For a while, back in the early days of my Google Reader obsession, I loved GOOD’s online magazine. They had copious articles on education reform, which I gobbled up. But even before I had the social justice chops to understand why, their articles left me wanting more. They never seemed to really delve into the issues they brought up. After a few years, they changed their format to a completely unreadable angry spaceship of social media garbage, and I stopped reading.
I’m still hungry for education news, though, and GOOD, shallow and widget-happy as they may be, has an excellent Education Editor (Liz Dwyer). So when they posted a civil rights’ quiz my organization put together (demonstrating good judgment, in my opinion), I started to browse again.
And I found this: 5 Pragmatic Alternatives to The Sagging Pants Debate. And I rejoiced! Canning the debate about black boys’ butts and talking about actual systematic problems? YES. GOOD being pragmatic instead of just talking about how we should fund iPhone water purifiers on Kickstarter? YES.
And then I read the article.
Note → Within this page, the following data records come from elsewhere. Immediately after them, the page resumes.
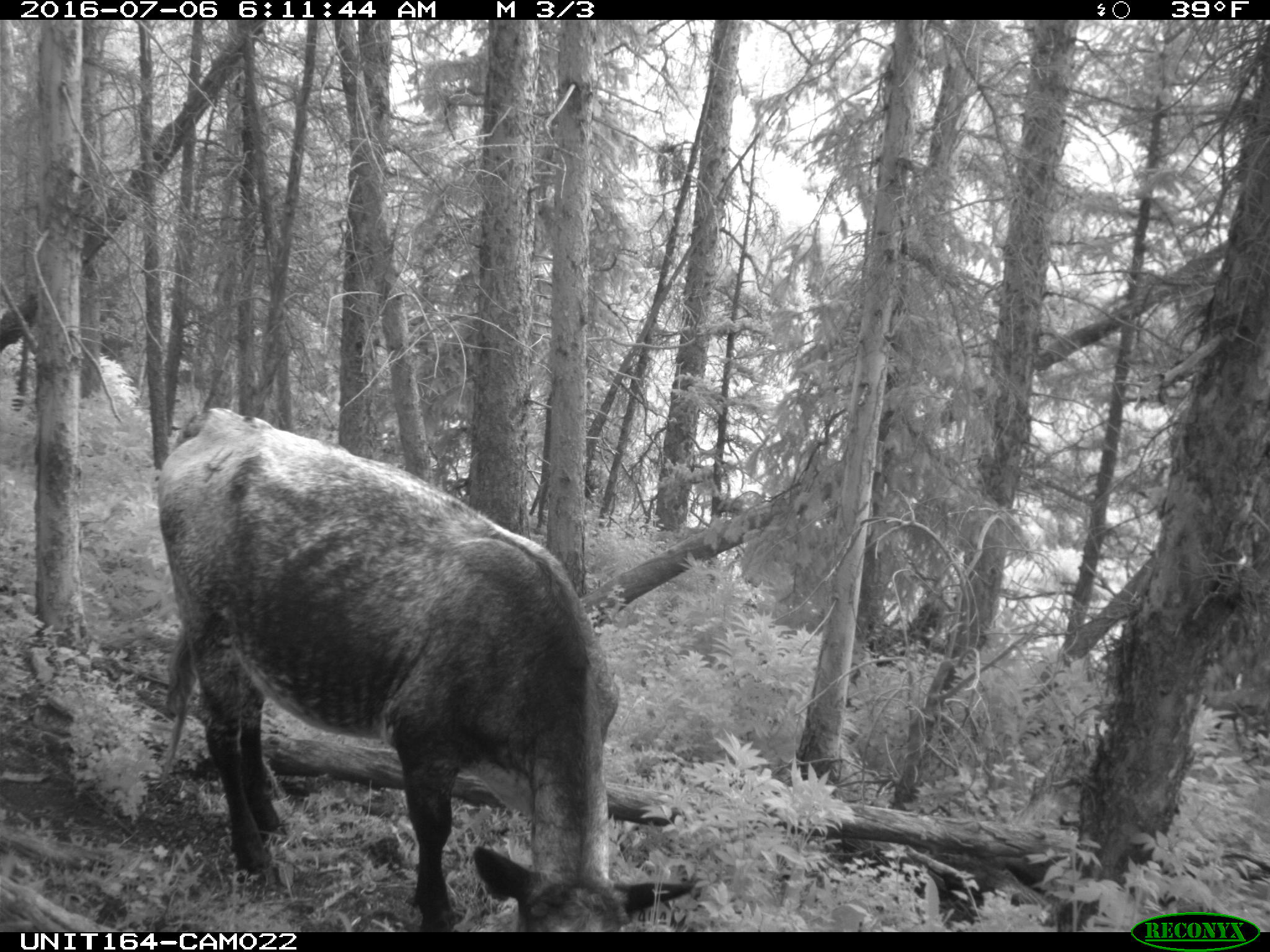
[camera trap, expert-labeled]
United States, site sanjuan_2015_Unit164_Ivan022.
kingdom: Animalia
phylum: Chordata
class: Mammalia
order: Artiodactyla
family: Bovidae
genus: Bos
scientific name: Bos taurus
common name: domestic cow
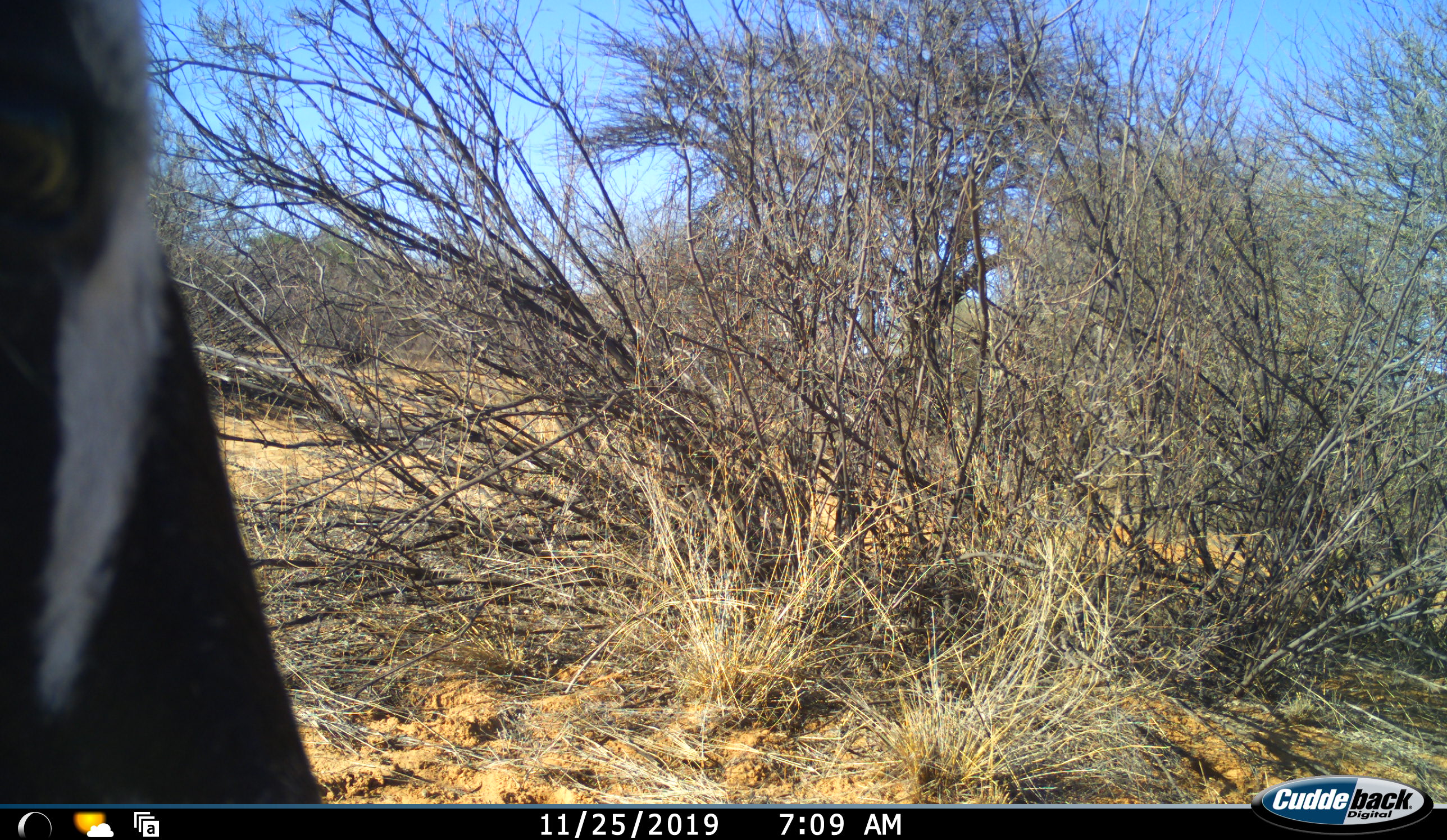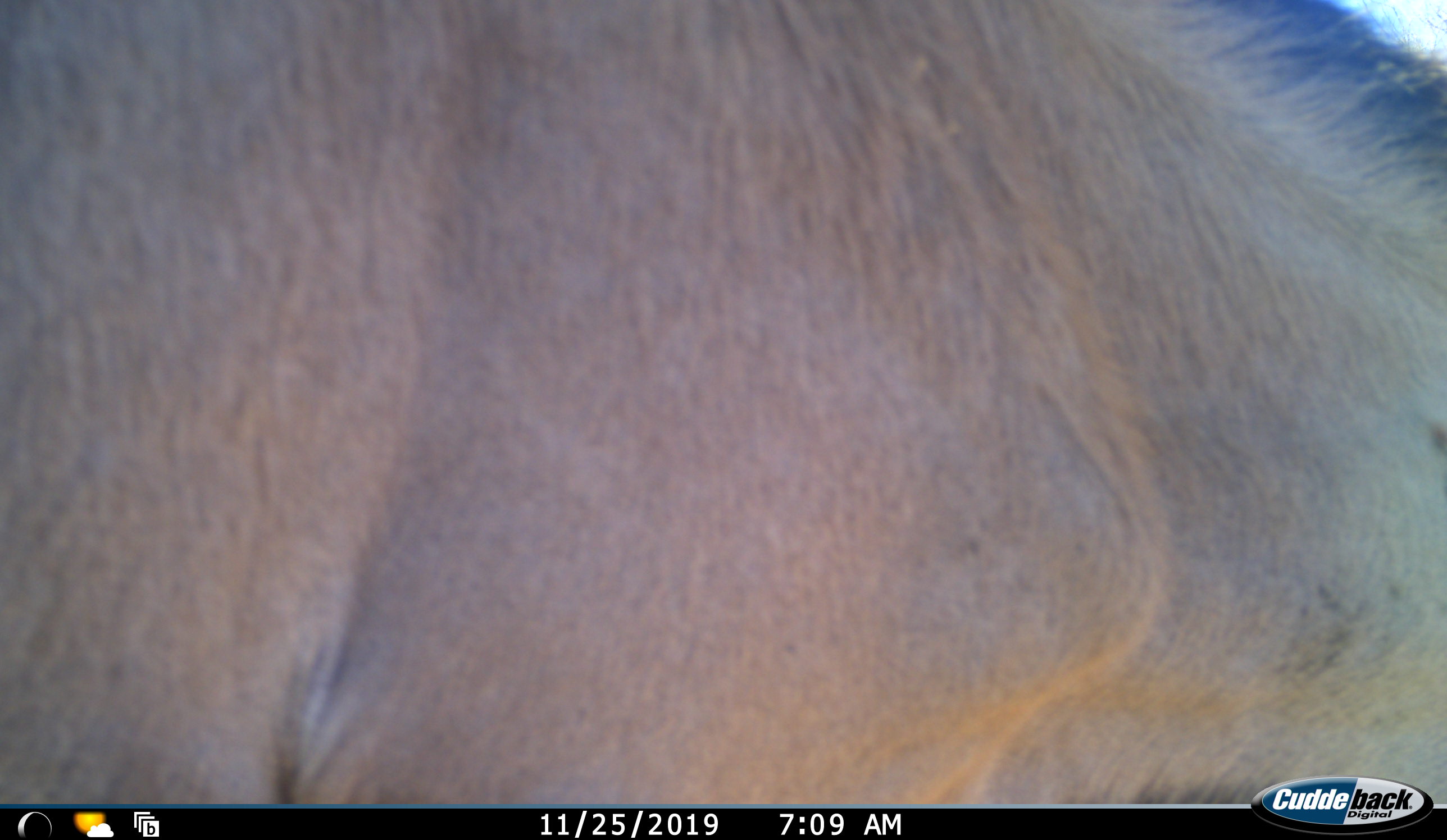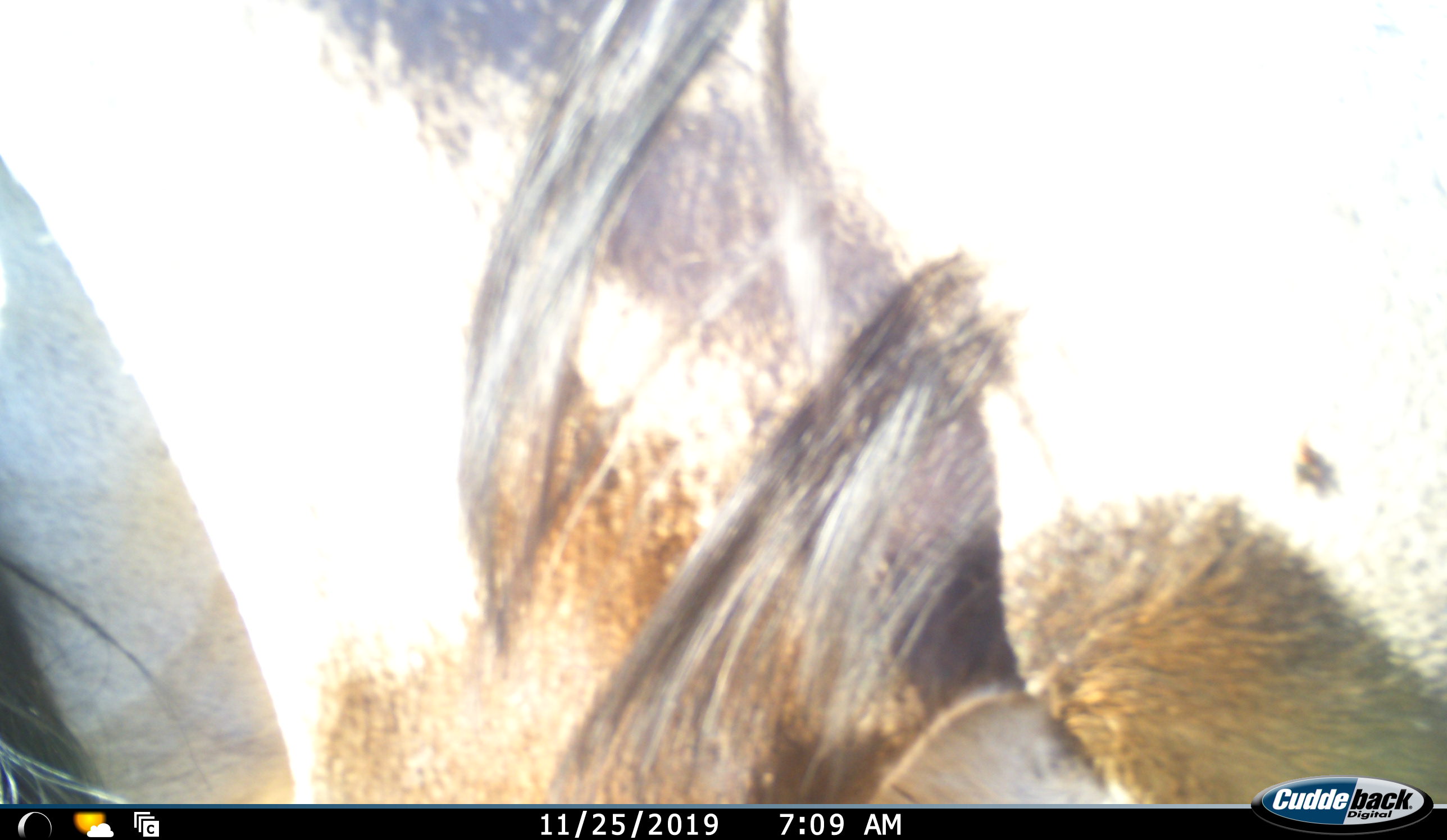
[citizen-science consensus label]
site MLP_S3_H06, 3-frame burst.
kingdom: Animalia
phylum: Chordata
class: Mammalia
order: Artiodactyla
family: Bovidae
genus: Oryx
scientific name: Oryx gazella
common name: gemsbok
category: oryx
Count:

Oh Andre Perry. Oh Andre. Let me just say straight up that as a white kid from a tiny town in New Jersey, I’m, like, supremely unqualified to talk about issues in the black community. But even I can tell this is a bunch of impractical horseshit.
Let’s see what we’ve got here.
1. Perry wants neighborhoods to develop a “neighborhood wellness center that houses a nutritionist, physical trainer, conflict mediation specialist, and tailor.” Ok, I’m on board. He continues: “Standards of beauty, professionalism, style, and decorum are necessary and inescapable.” I think we’re veering into dangerous territory here, but maybe later he’ll explain why we need these things. NOPE. He instead chooses to JUMP OFF THE CLIFF OF TACT AND SENSE. “Most American communities are overweight, angry, and poorly dressed…our communities desperately need style doctors. Football jerseys are not semiformal. From hipsters to hip-hoppers*, folks are just getting lazy with their dress.” I’m sorry, what?